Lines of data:
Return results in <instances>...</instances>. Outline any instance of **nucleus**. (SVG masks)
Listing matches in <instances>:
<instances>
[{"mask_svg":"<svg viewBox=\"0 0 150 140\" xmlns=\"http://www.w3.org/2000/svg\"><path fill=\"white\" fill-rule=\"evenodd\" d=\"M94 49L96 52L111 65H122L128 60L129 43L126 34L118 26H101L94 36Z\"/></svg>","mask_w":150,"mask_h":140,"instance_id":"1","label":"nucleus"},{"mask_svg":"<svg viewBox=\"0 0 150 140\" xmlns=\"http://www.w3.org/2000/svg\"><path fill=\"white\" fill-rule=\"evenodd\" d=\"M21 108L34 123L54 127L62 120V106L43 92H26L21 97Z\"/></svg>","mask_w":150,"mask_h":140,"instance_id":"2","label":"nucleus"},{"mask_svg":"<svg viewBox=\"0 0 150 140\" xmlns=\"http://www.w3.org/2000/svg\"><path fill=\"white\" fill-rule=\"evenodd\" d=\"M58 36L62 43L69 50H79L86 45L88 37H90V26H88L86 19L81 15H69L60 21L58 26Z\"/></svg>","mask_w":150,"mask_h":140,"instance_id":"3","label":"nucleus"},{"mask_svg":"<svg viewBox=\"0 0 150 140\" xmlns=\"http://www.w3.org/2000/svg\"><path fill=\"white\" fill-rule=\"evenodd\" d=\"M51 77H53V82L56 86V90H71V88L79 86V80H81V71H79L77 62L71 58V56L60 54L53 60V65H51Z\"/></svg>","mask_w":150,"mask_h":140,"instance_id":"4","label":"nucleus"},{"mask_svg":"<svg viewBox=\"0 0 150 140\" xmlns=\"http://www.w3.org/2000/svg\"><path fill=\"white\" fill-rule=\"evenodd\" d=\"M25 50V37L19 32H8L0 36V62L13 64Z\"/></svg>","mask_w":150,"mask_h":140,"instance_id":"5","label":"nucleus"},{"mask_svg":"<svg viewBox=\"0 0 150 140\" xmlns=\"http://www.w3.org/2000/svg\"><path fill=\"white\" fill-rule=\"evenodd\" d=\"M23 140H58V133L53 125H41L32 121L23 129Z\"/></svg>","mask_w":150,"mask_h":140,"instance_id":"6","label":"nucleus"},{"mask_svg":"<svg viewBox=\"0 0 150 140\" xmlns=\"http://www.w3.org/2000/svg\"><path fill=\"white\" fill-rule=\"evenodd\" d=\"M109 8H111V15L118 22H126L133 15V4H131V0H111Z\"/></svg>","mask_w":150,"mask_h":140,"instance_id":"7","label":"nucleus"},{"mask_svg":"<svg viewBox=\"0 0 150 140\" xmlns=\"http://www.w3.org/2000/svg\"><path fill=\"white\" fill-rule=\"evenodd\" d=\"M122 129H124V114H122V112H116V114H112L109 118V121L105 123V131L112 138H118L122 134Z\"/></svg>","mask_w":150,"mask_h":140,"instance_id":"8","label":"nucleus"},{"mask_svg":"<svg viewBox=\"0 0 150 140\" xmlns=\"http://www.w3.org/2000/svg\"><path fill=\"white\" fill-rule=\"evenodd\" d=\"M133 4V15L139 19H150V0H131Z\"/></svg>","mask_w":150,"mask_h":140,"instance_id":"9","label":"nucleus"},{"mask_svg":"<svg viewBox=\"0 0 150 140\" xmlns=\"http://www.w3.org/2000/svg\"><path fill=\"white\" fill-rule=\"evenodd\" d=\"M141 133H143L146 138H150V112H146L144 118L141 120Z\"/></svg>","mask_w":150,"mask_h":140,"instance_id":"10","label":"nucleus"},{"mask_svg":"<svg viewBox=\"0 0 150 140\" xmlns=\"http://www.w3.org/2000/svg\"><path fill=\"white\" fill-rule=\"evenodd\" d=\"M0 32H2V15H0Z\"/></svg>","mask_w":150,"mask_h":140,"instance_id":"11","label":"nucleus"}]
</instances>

| Task to complete |
Filter the items above down to each line that contains the string "instances".

| Task answer |
Return results in <instances>...</instances>. Outline any instance of **nucleus**. (SVG masks)
Listing matches in <instances>:
<instances>
</instances>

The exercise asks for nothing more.